:: Data excerpts
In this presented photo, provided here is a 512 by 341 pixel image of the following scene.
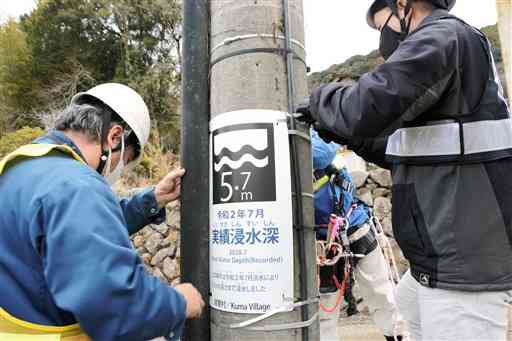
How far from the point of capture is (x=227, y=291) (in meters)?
1.77

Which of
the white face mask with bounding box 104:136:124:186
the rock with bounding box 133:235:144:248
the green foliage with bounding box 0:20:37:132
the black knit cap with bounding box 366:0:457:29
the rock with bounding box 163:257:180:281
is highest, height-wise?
the green foliage with bounding box 0:20:37:132

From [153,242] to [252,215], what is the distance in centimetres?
629

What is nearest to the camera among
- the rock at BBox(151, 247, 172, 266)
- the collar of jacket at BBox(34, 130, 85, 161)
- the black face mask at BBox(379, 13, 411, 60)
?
→ the collar of jacket at BBox(34, 130, 85, 161)

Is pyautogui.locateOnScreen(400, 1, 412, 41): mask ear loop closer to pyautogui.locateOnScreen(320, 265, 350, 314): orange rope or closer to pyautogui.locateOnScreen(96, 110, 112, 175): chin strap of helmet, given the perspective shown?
pyautogui.locateOnScreen(96, 110, 112, 175): chin strap of helmet

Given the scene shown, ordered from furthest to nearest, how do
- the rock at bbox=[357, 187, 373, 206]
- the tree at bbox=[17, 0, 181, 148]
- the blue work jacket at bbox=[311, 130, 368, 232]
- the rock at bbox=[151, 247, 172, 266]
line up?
1. the tree at bbox=[17, 0, 181, 148]
2. the rock at bbox=[357, 187, 373, 206]
3. the rock at bbox=[151, 247, 172, 266]
4. the blue work jacket at bbox=[311, 130, 368, 232]

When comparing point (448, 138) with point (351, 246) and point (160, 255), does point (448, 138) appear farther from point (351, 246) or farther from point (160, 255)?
point (160, 255)

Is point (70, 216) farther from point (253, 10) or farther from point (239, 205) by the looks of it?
Answer: point (253, 10)

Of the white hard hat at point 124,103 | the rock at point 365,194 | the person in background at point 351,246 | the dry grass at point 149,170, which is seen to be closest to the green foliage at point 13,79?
the dry grass at point 149,170

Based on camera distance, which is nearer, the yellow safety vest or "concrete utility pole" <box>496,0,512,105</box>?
the yellow safety vest

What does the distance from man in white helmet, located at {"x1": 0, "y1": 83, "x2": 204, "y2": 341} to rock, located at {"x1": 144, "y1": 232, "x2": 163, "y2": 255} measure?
6099 mm

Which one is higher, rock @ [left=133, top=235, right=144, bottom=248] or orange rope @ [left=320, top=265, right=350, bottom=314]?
rock @ [left=133, top=235, right=144, bottom=248]

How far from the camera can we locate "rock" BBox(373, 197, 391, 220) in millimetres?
7590

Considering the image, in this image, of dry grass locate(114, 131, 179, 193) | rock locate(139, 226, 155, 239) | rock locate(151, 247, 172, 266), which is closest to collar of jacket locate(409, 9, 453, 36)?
rock locate(151, 247, 172, 266)

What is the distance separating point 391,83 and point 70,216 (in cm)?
130
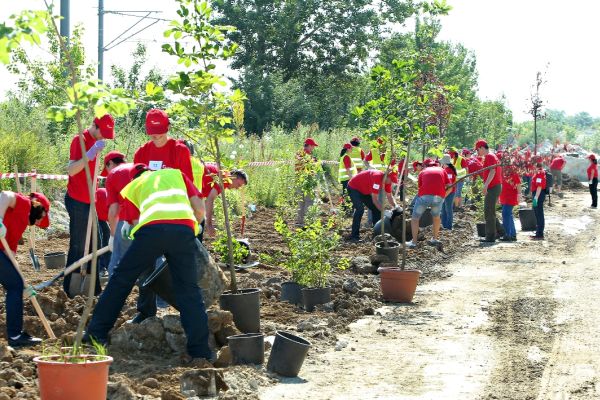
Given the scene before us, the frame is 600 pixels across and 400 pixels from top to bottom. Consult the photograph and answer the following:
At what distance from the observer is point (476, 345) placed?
30.9 ft

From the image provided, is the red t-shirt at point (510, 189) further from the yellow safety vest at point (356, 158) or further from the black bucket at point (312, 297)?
the black bucket at point (312, 297)

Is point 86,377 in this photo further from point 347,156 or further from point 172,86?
point 347,156

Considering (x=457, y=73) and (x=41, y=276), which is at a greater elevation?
(x=457, y=73)

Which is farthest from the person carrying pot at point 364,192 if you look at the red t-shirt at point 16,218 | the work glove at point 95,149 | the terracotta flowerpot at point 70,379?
the terracotta flowerpot at point 70,379

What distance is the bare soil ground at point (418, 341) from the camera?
752cm

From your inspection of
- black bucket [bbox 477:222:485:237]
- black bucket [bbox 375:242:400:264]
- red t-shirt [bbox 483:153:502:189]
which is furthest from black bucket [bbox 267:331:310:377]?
black bucket [bbox 477:222:485:237]

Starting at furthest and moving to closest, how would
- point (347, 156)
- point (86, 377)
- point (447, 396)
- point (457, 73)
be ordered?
point (457, 73) < point (347, 156) < point (447, 396) < point (86, 377)

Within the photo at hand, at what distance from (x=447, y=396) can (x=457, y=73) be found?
53.3 m

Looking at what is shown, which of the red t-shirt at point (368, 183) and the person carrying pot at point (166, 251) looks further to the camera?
the red t-shirt at point (368, 183)

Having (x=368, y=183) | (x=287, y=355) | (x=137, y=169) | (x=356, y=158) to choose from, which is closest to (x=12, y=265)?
(x=137, y=169)

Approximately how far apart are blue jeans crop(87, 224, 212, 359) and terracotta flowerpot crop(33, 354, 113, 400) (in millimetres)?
1861

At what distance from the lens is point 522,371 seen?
8.27 m

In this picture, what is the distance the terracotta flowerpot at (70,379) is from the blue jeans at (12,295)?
244cm

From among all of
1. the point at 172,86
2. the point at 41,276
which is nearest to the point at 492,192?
the point at 41,276
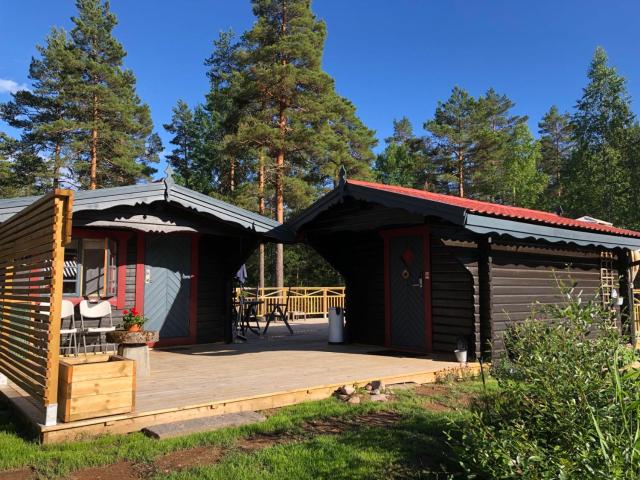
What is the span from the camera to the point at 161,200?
783 cm

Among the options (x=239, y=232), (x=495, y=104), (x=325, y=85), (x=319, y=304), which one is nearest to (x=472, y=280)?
(x=239, y=232)

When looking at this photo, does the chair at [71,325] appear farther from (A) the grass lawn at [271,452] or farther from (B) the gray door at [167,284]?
(A) the grass lawn at [271,452]

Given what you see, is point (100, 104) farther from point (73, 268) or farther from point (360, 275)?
point (360, 275)

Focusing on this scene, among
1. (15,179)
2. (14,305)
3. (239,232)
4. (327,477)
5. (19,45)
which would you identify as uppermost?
(19,45)

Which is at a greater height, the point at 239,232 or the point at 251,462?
the point at 239,232

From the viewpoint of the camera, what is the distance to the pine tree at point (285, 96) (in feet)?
65.9

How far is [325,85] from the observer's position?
20.8 m

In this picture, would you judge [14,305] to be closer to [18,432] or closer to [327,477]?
[18,432]

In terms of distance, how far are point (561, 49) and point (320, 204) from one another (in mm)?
23575

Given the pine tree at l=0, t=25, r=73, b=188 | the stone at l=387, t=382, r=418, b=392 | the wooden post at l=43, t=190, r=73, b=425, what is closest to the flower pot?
::::
■ **Given problem**
Change every "centimetres" in these lines to "centimeters" and give the lines again, leaving all else the same. Leave out the pictures.

■ **Response to this exercise**
In this presented photo, provided here is a 512 by 341 pixel image of the following scene.
How far from the point of capture is (x=227, y=291) (in meters)?
1.77

Which of
the white face mask with bounding box 104:136:124:186
the rock with bounding box 133:235:144:248
the green foliage with bounding box 0:20:37:132
the black knit cap with bounding box 366:0:457:29
the rock with bounding box 163:257:180:281
is highest, height-wise?
the green foliage with bounding box 0:20:37:132

From [153,242] to [252,215], what is the distance in centimeters?
629

What is nearest to the camera among
- the rock at BBox(151, 247, 172, 266)
- the collar of jacket at BBox(34, 130, 85, 161)
- the black face mask at BBox(379, 13, 411, 60)
?
→ the collar of jacket at BBox(34, 130, 85, 161)

Is pyautogui.locateOnScreen(400, 1, 412, 41): mask ear loop closer to pyautogui.locateOnScreen(320, 265, 350, 314): orange rope or closer to pyautogui.locateOnScreen(96, 110, 112, 175): chin strap of helmet, given the perspective shown?
pyautogui.locateOnScreen(96, 110, 112, 175): chin strap of helmet

Given the scene shown, ordered from furthest to nearest, how do
- the rock at bbox=[357, 187, 373, 206]
- the tree at bbox=[17, 0, 181, 148]
- the blue work jacket at bbox=[311, 130, 368, 232]
- the rock at bbox=[151, 247, 172, 266]
line up?
1. the tree at bbox=[17, 0, 181, 148]
2. the rock at bbox=[357, 187, 373, 206]
3. the rock at bbox=[151, 247, 172, 266]
4. the blue work jacket at bbox=[311, 130, 368, 232]

When comparing point (448, 138) with point (351, 246) and point (160, 255), does point (448, 138) appear farther from point (351, 246) or farther from point (160, 255)?
point (160, 255)

Is point (70, 216) farther from point (253, 10) or farther from point (239, 205) by the looks of it?
Answer: point (253, 10)

Of the white hard hat at point 124,103 | the rock at point 365,194 | the person in background at point 351,246 | the dry grass at point 149,170, which is seen to be closest to the green foliage at point 13,79?
the dry grass at point 149,170

Based on camera distance, which is nearer, the yellow safety vest or "concrete utility pole" <box>496,0,512,105</box>?
the yellow safety vest

What does the distance from man in white helmet, located at {"x1": 0, "y1": 83, "x2": 204, "y2": 341} to rock, located at {"x1": 144, "y1": 232, "x2": 163, "y2": 255} measure?
6099 mm

Which one is higher, rock @ [left=133, top=235, right=144, bottom=248] or orange rope @ [left=320, top=265, right=350, bottom=314]?
rock @ [left=133, top=235, right=144, bottom=248]

How far from the camera can we locate "rock" BBox(373, 197, 391, 220) in millimetres?
7590

Considering the image, in this image, of dry grass locate(114, 131, 179, 193) | rock locate(139, 226, 155, 239) | rock locate(151, 247, 172, 266), which is closest to collar of jacket locate(409, 9, 453, 36)?
rock locate(151, 247, 172, 266)

What is the distance separating point 391,83 and point 70,216 (in cm)?
130
Given the scene before us, the frame is 600 pixels across and 400 pixels from top to bottom. Consult the photograph and answer the following:
At what distance from the observer is point (476, 345) placed?
30.9 ft

From the image provided, is the red t-shirt at point (510, 189) further from the yellow safety vest at point (356, 158) or further from the black bucket at point (312, 297)?
the black bucket at point (312, 297)

Is point 86,377 in this photo further from point 347,156 or further from point 172,86?
point 347,156

Considering (x=457, y=73) and (x=41, y=276), which is at a greater elevation?
(x=457, y=73)

Which is farthest from the person carrying pot at point 364,192 if you look at the red t-shirt at point 16,218 | the work glove at point 95,149 | the terracotta flowerpot at point 70,379?
the terracotta flowerpot at point 70,379

What distance is the bare soil ground at point (418, 341) from the camera?
752cm

From your inspection of
- black bucket [bbox 477:222:485:237]
- black bucket [bbox 375:242:400:264]
- red t-shirt [bbox 483:153:502:189]
which is furthest from black bucket [bbox 267:331:310:377]?
black bucket [bbox 477:222:485:237]

Starting at furthest and moving to closest, how would
- point (347, 156)
- point (86, 377)
- point (447, 396)
- point (457, 73)
be ordered?
point (457, 73) < point (347, 156) < point (447, 396) < point (86, 377)

Within the photo at hand, at what distance from (x=447, y=396) can (x=457, y=73) be found?
53.3 m

Looking at what is shown, which of the red t-shirt at point (368, 183) and the person carrying pot at point (166, 251) looks further to the camera?
the red t-shirt at point (368, 183)

Having (x=368, y=183) | (x=287, y=355) | (x=137, y=169) | (x=356, y=158) to choose from, which is closest to (x=12, y=265)?
(x=137, y=169)

Approximately how far apart are blue jeans crop(87, 224, 212, 359) and terracotta flowerpot crop(33, 354, 113, 400) (in millimetres)?
1861

At what distance from the lens is point 522,371 seen?
8.27 m

In this picture, what is the distance the terracotta flowerpot at (70,379) is from the blue jeans at (12,295)?
244cm

From among all of
1. the point at 172,86
2. the point at 41,276
which is nearest to the point at 492,192?
the point at 41,276
What is the span from the camera to the point at 161,200?
783 cm

Among the options (x=239, y=232), (x=495, y=104), (x=325, y=85), (x=319, y=304), which one is nearest to (x=472, y=280)?
(x=239, y=232)

When looking at this photo, does the chair at [71,325] appear farther from (A) the grass lawn at [271,452] or farther from (B) the gray door at [167,284]?
(A) the grass lawn at [271,452]

Given what you see, is point (100, 104) farther from point (73, 268) or farther from point (360, 275)?
point (360, 275)

Focusing on this scene, among
1. (15,179)
2. (14,305)
3. (239,232)
4. (327,477)
5. (19,45)
which would you identify as uppermost?
(19,45)

Which is at a greater height, the point at 239,232 or the point at 251,462?
the point at 239,232

From the viewpoint of the camera, what is the distance to the pine tree at point (285, 96) (in feet)?
65.9

How far is [325,85] from the observer's position?
20.8 m

In this picture, would you judge [14,305] to be closer to [18,432] or closer to [327,477]?
[18,432]

In terms of distance, how far are point (561, 49) and point (320, 204) from one another (in mm)?
23575

Given the pine tree at l=0, t=25, r=73, b=188 | the stone at l=387, t=382, r=418, b=392 | the wooden post at l=43, t=190, r=73, b=425, what is closest to the flower pot?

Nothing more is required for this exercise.